**Written exercise**
Reproduce the entries from the line containing "At what distance" through the end of the entries, both included, changing "yellow flower center" to "flower disk" and leaving everything else unaltered.

**Raw records**
━━━━

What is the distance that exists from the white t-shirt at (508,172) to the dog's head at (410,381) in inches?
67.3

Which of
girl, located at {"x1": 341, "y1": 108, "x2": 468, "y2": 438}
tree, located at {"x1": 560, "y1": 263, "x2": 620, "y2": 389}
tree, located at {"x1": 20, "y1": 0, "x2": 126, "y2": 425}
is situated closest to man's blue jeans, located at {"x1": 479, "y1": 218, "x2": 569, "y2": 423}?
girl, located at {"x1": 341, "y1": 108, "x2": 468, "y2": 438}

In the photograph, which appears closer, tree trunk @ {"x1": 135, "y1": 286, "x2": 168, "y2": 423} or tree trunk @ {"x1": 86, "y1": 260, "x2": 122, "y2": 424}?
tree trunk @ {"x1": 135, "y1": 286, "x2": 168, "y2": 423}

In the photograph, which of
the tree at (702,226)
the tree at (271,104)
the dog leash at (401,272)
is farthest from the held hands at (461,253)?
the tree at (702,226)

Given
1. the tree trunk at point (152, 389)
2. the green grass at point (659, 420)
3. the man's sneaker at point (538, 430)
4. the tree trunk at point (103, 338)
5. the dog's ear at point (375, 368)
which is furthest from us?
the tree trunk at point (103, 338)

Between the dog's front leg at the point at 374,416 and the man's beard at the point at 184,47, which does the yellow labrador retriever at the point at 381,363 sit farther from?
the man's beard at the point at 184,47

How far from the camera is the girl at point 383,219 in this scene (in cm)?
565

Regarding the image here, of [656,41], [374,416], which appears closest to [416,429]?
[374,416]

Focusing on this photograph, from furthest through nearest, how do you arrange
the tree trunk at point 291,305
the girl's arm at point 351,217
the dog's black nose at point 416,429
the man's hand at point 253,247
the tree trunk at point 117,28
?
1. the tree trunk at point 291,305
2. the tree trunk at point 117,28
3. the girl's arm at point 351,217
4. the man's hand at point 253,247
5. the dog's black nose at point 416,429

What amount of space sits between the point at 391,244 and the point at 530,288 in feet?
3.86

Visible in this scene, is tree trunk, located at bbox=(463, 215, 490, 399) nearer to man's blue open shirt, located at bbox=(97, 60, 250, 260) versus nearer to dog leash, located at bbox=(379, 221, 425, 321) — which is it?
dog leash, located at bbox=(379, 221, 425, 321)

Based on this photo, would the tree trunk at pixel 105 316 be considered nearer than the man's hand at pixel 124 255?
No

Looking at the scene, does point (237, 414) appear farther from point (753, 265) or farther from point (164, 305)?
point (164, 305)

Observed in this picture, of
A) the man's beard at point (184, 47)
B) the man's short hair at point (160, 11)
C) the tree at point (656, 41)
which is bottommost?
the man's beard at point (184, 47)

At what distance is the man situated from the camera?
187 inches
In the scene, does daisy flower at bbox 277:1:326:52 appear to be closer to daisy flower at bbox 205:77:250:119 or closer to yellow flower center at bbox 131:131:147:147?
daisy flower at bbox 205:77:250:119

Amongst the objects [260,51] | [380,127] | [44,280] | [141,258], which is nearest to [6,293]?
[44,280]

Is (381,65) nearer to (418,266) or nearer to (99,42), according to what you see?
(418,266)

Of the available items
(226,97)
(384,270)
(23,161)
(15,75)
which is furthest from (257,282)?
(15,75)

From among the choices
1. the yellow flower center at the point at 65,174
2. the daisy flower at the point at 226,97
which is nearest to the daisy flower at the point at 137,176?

━━━━

**Exercise solution**
At what distance is the man situated from the camera?
187 inches
In the scene, does daisy flower at bbox 277:1:326:52 appear to be closer to daisy flower at bbox 205:77:250:119 or closer to flower disk at bbox 131:131:147:147?
daisy flower at bbox 205:77:250:119

Amongst the objects [260,51] | [380,127] | [44,280] | [141,258], which is nearest to [6,293]?
[44,280]

Is (381,65) nearer to (418,266) or nearer to (99,42), according to what you see?
(418,266)

Of the available items
(226,97)
(384,270)
(23,161)
(15,75)
which is furthest from (257,282)?
(15,75)

From among the choices
1. the flower disk at the point at 65,174
2. the daisy flower at the point at 226,97
which is nearest to the daisy flower at the point at 137,176?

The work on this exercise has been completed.